Dólar tem comportamento dissonante face ao papel de ativo refúgio

Já o economista sénior do Banco Carregosa, Paulo Monteiro Rosa, salienta que atualmente o comportamento do dólar “revela uma certa dissonância” face ao seu papel secular de ativo de refúgio, algo que se verificou em alturas como a crise financeira que se iniciou em 2008 e no início do confinamento da pandemia da Covid-19.

“Em momentos de stress financeiro e escassez de liquidez, o dólar norte-americano tende a funcionar como moeda de refúgio, tal como se verificou nos períodos mais graves da crise financeira de 2008/09 e no início do confinamento ditado pela pandemia, em março de 2020, com as fortes quedas nos mercados acionistas. Nos meses seguintes às quedas de março de 2020, à medida que os mercados financeiros estabilizaram e se adaptaram ao novo normal, o dólar perdeu força face ao euro”, explica Paulo Monteiro Rosa.

O economista do Banco Carregosa acrescenta que, atualmente, e apesar da instabilidade que tem existido nos mercados, o dólar “tem sido menos procurado”, acabando por ceder o lugar “ao ouro, que atingiu máximos históricos, ao franco suíço, ao iene japonês e ao próprio euro”.

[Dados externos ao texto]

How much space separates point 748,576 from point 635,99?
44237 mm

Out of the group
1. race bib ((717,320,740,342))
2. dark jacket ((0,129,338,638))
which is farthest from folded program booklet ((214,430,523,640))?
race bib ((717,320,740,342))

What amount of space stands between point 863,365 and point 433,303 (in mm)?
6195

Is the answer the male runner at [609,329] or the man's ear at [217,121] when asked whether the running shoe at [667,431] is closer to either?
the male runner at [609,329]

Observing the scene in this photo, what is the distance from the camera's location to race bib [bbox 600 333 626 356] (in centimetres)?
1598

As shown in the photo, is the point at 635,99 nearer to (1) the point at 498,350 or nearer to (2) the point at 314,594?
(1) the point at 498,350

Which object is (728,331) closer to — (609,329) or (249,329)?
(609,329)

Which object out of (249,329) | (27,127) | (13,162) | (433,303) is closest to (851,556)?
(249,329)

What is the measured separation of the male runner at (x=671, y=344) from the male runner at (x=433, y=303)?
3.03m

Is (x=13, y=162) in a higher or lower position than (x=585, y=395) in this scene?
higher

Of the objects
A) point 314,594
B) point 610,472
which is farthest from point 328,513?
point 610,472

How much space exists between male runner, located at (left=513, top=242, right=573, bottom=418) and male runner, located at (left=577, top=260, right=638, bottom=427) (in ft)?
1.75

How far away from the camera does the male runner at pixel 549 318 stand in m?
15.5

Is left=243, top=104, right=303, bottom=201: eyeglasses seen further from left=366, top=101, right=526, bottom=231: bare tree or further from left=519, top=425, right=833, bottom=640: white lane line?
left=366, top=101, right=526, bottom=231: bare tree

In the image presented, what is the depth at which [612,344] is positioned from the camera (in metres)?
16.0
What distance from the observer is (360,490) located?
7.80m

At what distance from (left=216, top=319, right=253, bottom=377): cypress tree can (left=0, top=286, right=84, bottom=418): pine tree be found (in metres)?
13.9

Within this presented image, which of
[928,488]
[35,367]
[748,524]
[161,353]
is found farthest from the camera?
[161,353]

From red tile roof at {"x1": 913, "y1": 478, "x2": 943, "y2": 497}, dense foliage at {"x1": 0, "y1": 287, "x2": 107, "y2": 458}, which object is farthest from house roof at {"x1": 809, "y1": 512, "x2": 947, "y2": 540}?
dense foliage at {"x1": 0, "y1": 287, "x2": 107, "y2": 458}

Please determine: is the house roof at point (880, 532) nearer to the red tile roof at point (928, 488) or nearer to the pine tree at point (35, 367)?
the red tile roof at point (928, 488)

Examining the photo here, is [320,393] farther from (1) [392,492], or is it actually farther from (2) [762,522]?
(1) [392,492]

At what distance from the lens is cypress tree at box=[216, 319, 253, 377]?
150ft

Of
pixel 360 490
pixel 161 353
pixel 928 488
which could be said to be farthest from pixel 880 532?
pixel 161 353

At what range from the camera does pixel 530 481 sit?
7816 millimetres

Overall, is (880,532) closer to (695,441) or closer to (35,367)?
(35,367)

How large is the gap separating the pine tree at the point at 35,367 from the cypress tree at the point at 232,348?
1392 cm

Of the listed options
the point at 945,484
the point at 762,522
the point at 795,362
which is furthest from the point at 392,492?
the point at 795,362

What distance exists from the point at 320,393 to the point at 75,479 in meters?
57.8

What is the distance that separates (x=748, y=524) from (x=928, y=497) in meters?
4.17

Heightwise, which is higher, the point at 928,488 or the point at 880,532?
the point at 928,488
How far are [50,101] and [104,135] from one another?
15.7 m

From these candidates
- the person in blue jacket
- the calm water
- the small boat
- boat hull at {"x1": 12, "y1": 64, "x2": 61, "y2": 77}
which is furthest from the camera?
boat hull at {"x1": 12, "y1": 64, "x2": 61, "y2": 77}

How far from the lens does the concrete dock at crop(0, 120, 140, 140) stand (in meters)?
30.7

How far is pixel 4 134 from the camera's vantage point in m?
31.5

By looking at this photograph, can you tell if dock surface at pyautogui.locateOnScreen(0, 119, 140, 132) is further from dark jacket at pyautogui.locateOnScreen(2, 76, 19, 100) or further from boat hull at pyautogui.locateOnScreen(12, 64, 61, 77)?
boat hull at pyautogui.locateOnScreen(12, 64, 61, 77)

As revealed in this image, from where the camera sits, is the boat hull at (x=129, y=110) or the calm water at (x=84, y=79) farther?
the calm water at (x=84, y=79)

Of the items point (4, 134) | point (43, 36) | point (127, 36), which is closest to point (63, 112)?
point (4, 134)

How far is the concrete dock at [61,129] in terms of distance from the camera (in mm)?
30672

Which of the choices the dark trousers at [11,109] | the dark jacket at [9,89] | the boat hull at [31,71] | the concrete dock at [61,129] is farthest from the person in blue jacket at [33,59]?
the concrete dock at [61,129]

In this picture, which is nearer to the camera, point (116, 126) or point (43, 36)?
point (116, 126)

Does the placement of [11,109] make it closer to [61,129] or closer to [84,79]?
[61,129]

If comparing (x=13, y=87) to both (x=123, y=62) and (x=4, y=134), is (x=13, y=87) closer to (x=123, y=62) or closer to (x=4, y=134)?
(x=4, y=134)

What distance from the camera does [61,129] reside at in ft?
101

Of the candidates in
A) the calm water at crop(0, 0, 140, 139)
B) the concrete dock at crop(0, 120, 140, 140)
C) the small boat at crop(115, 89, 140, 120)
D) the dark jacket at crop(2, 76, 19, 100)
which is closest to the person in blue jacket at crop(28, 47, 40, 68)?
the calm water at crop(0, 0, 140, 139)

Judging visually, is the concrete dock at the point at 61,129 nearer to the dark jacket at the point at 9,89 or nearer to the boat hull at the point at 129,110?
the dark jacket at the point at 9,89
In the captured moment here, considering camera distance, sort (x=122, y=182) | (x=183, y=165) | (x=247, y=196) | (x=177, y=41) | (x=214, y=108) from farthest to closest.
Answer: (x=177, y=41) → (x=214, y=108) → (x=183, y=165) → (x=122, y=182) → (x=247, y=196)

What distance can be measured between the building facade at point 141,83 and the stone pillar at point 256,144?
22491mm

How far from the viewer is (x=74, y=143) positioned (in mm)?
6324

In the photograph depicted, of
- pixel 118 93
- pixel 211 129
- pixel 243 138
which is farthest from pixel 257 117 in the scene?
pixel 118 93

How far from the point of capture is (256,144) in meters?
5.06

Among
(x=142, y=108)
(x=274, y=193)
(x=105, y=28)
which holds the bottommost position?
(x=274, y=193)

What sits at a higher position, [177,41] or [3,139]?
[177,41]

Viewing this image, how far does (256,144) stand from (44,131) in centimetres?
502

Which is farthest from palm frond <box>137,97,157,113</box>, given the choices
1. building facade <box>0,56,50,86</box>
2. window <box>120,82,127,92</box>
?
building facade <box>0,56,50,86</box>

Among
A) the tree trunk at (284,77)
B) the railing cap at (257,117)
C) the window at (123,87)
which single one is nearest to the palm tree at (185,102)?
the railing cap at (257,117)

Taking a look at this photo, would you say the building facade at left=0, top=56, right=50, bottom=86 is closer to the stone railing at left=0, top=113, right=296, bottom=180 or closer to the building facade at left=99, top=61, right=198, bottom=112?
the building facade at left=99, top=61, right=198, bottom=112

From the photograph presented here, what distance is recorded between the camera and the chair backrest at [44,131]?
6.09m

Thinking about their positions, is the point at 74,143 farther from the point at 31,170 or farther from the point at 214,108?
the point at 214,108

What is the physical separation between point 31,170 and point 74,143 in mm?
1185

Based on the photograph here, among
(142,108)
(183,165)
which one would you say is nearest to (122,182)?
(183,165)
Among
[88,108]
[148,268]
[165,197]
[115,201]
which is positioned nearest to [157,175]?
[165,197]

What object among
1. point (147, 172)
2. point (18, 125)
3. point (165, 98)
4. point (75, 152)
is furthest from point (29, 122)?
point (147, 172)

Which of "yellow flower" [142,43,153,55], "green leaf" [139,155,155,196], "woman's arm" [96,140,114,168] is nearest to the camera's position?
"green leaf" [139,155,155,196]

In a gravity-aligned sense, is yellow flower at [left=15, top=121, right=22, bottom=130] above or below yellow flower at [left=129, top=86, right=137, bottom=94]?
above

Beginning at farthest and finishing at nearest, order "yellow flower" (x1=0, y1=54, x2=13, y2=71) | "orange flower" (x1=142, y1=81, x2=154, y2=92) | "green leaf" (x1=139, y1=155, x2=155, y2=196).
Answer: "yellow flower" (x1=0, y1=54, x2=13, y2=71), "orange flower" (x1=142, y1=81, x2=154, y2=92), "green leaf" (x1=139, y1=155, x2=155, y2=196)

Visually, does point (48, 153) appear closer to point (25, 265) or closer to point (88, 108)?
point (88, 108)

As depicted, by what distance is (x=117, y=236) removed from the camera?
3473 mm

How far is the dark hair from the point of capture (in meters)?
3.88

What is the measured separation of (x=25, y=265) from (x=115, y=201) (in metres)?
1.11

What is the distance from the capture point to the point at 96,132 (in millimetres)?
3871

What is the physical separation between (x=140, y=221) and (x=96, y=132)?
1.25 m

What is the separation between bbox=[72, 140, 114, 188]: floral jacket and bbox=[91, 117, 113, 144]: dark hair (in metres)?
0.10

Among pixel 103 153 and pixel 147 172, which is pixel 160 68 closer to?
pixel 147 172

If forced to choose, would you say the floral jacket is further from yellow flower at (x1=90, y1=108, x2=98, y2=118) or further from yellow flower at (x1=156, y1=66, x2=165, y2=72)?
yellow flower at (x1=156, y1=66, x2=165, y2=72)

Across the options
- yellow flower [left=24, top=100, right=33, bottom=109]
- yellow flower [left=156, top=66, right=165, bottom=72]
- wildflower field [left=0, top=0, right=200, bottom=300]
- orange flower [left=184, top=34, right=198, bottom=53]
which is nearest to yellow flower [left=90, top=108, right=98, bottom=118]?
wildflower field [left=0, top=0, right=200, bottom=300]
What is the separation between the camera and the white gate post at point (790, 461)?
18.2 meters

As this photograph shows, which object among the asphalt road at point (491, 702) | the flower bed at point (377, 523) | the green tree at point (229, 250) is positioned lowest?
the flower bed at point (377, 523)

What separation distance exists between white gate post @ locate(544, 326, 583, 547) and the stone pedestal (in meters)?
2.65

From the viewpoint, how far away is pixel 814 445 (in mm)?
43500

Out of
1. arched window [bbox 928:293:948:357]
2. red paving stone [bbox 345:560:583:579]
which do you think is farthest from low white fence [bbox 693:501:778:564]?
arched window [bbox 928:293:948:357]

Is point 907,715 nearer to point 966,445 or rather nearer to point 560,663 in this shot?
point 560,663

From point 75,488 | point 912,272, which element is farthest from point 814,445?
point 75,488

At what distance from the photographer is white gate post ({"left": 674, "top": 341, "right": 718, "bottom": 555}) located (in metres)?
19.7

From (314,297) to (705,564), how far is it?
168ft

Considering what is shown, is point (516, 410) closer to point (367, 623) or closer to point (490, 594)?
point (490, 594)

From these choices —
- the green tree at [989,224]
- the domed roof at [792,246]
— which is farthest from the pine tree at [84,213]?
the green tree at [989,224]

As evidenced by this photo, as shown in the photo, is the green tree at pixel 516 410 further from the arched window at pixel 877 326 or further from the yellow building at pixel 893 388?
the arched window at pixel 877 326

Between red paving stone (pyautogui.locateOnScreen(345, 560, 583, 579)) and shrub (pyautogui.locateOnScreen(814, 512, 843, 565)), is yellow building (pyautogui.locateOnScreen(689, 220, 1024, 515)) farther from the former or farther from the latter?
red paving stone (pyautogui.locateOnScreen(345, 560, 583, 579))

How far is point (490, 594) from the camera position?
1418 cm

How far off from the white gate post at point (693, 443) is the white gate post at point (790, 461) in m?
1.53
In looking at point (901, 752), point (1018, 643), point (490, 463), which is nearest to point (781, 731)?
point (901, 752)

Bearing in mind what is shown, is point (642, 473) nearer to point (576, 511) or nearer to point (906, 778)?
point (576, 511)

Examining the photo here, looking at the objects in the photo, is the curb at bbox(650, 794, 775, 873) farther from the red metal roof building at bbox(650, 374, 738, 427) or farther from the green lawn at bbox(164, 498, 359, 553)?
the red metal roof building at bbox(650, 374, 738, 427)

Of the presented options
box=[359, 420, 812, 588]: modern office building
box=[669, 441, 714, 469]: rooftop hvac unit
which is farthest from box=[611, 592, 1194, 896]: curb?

Paulo Monteiro Rosa sublinha que tudo isto acontece numa altura em que se verifica uma subida nos rendimentos do tesouro dos Estados Unidos a 10 e a 30 anos, que se encontram nos 4,44% e 4,86% (cotações de segunda-feira).

“Contudo, as crescentes expetativas de recessão nos Estados Unidos, aliadas à pressão vendedora sobre a dívida soberana, intensificada pelo agravamento do défice orçamental, anulam os benefícios das taxas de juro elevadas que, em condições normais, sustentariam o dólar. Nos primeiros seis meses do ano fiscal de 2025, o défice orçamental norte-americano atingiu 1,3 biliões de dólares, o equivalente a cerca de 4,4% do PIB nominal, apenas na primeira metade do ano”, explica Paulo Monteiro Rosa.

O economista do Banco Carregosa salienta também que a intensificação da guerra comercial entre os Estados Unidos e a China tem “exposto fragilidades estruturais” da economia norte-americana face ao avanço da China, “ameaçando destronar os Estados Unidos do seu estatuto hegemónico”.

Paulo Monteiro Rosa acrescenta que as contas externas dos Estados Unidos têm apresentado défices “crescentes e persistentes” desde o colapso do sistema de Bretton Woods, em 1971, o que tem vindo a “minar gradualmente” a confiança no dólar como moeda de reserva global.

“Este fenómeno reaviva o paradoxo de Triffin, segundo o qual a moeda hegemónica, ao ser usada como principal meio de liquidação internacional, é forçada a emitir continuamente liquidez para o resto do mundo, comprometendo, a longo prazo, a sua própria estabilidade e credibilidade”, explica Paulo Monteiro Rosa.